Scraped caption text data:
= Beginning of Section =

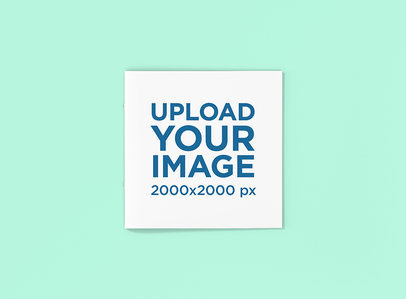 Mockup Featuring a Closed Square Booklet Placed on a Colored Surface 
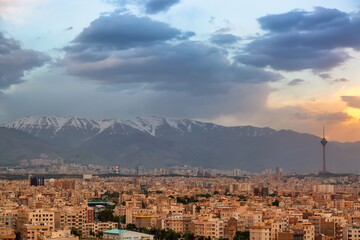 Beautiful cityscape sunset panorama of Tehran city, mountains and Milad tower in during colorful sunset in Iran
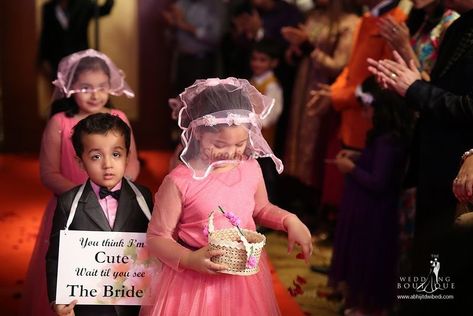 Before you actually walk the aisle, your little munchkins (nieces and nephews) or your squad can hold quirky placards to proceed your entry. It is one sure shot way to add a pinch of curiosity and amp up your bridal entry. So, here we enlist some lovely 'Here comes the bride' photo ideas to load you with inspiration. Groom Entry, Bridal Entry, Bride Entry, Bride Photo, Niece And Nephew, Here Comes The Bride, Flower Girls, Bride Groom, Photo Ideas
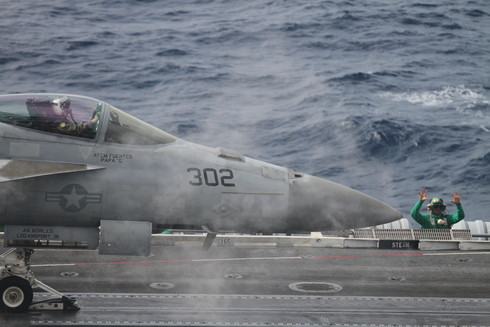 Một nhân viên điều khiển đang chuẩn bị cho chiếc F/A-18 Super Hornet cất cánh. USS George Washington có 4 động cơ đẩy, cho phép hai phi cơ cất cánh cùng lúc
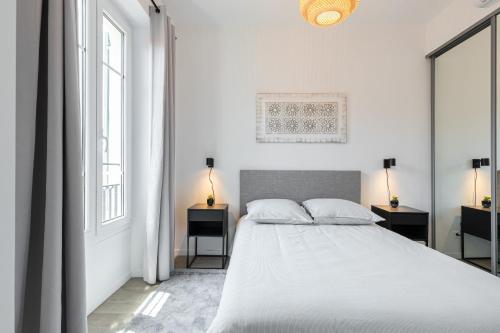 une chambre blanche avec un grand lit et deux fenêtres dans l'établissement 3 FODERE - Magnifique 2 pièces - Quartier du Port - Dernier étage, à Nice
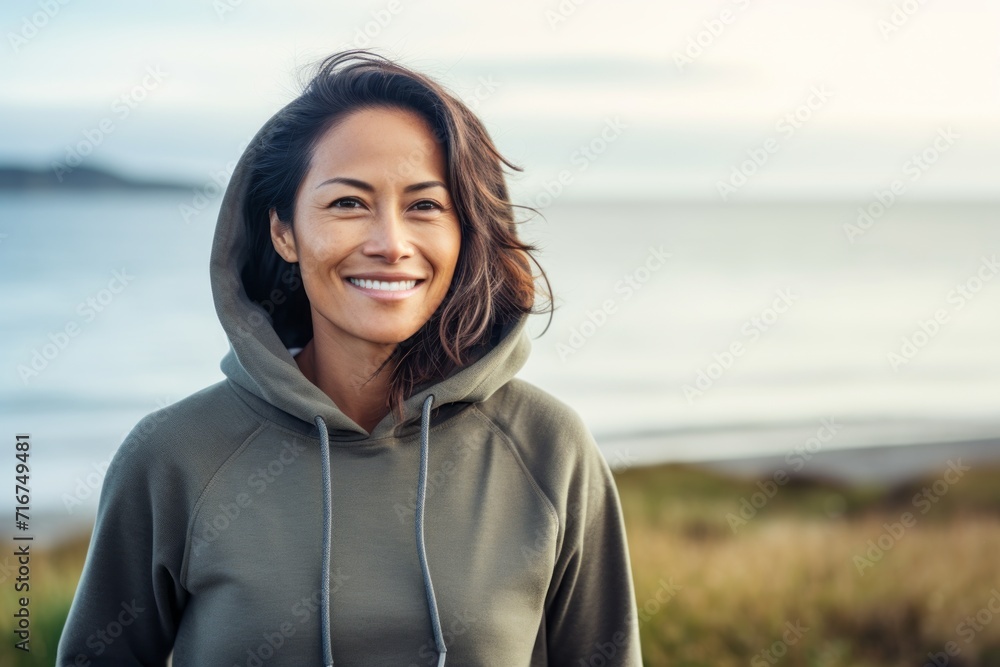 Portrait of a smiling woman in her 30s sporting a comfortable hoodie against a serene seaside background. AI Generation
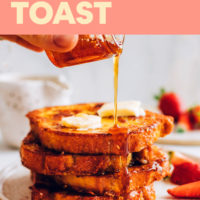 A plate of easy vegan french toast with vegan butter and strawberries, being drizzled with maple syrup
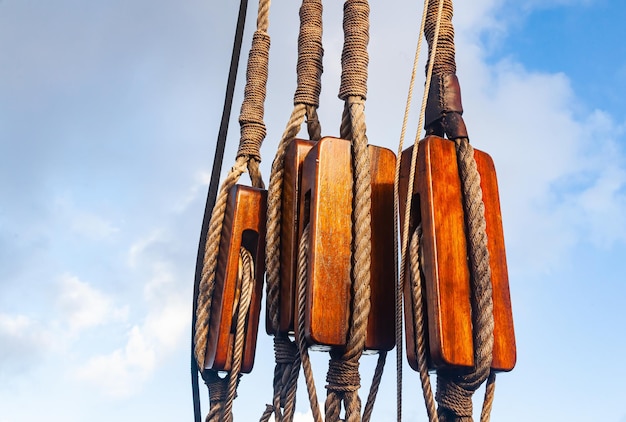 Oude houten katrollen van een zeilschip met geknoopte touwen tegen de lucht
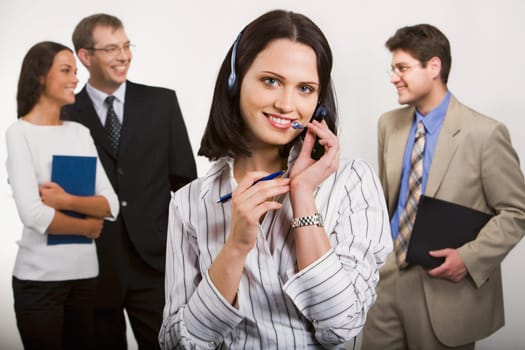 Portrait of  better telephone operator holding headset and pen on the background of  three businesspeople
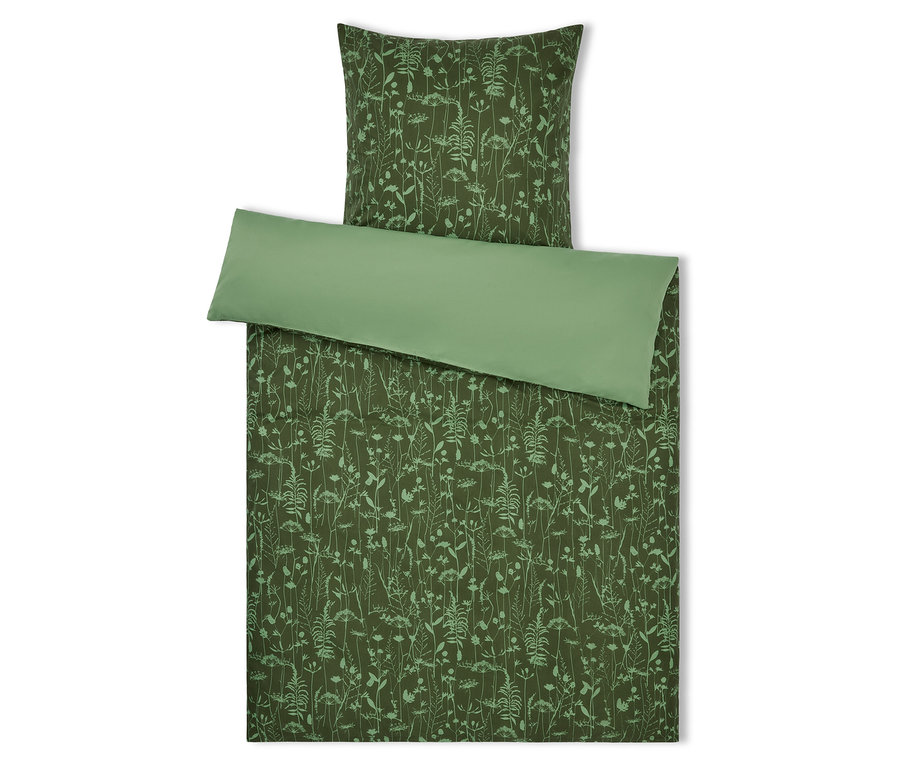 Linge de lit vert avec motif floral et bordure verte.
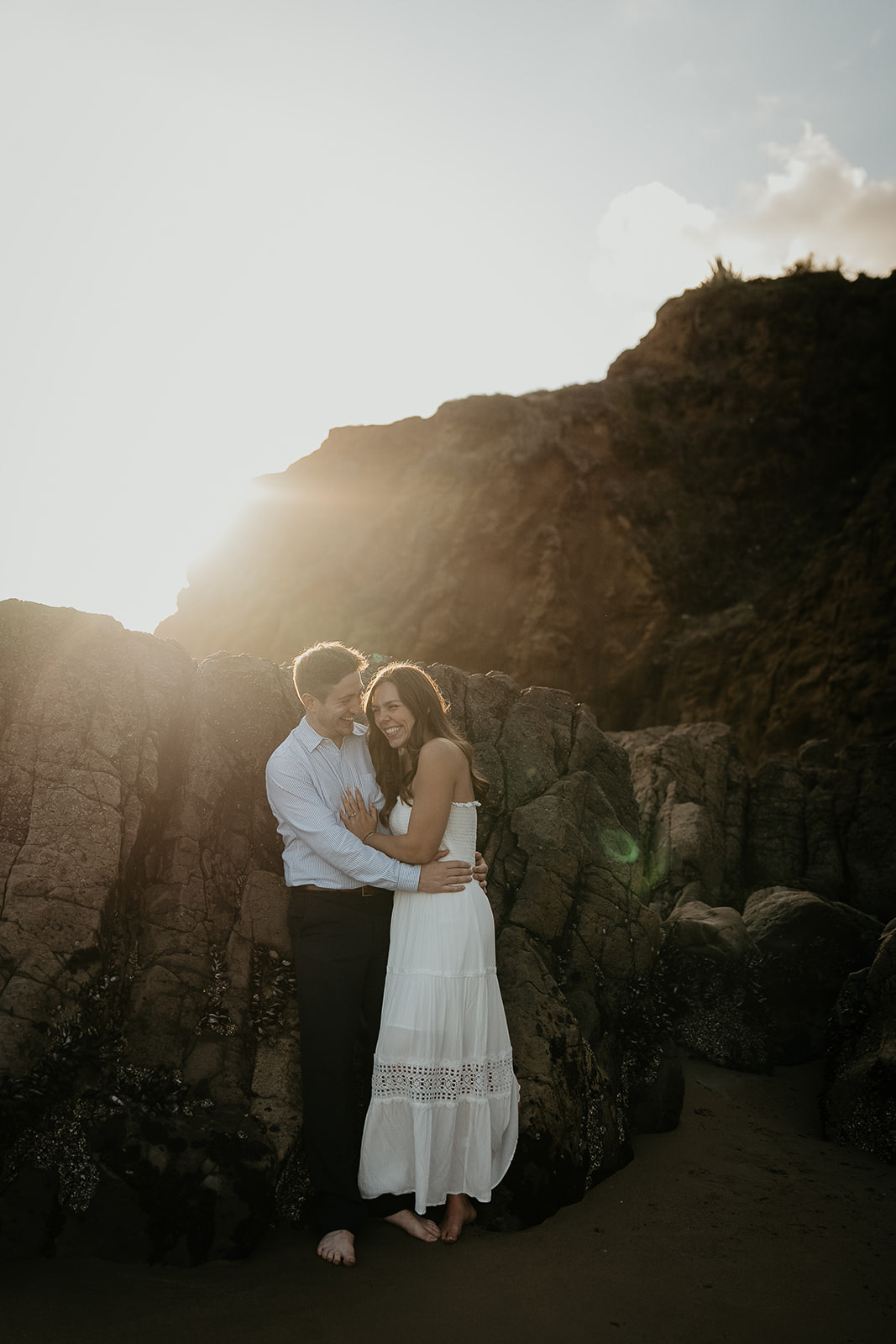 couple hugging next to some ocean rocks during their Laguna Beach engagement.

= End of Section =

# Your objective:
When you print the records above, keep them exact and leave out the pictures.

# Output of the task:
 Mockup Featuring a Closed Square Booklet Placed on a Colored Surface 
 Beautiful cityscape sunset panorama of Tehran city, mountains and Milad tower in during colorful sunset in Iran
 Before you actually walk the aisle, your little munchkins (nieces and nephews) or your squad can hold quirky placards to proceed your entry. It is one sure shot way to add a pinch of curiosity and amp up your bridal entry. So, here we enlist some lovely 'Here comes the bride' photo ideas to load you with inspiration. Groom Entry, Bridal Entry, Bride Entry, Bride Photo, Niece And Nephew, Here Comes The Bride, Flower Girls, Bride Groom, Photo Ideas
 Một nhân viên điều khiển đang chuẩn bị cho chiếc F/A-18 Super Hornet cất cánh. USS George Washington có 4 động cơ đẩy, cho phép hai phi cơ cất cánh cùng lúc
 une chambre blanche avec un grand lit et deux fenêtres dans l'établissement 3 FODERE - Magnifique 2 pièces - Quartier du Port - Dernier étage, à Nice
 Portrait of a smiling woman in her 30s sporting a comfortable hoodie against a serene seaside background. AI Generation
 A plate of easy vegan french toast with vegan butter and strawberries, being drizzled with maple syrup
 Oude houten katrollen van een zeilschip met geknoopte touwen tegen de lucht
 Portrait of  better telephone operator holding headset and pen on the background of  three businesspeople
 Linge de lit vert avec motif floral et bordure verte.
 couple hugging next to some ocean rocks during their Laguna Beach engagement.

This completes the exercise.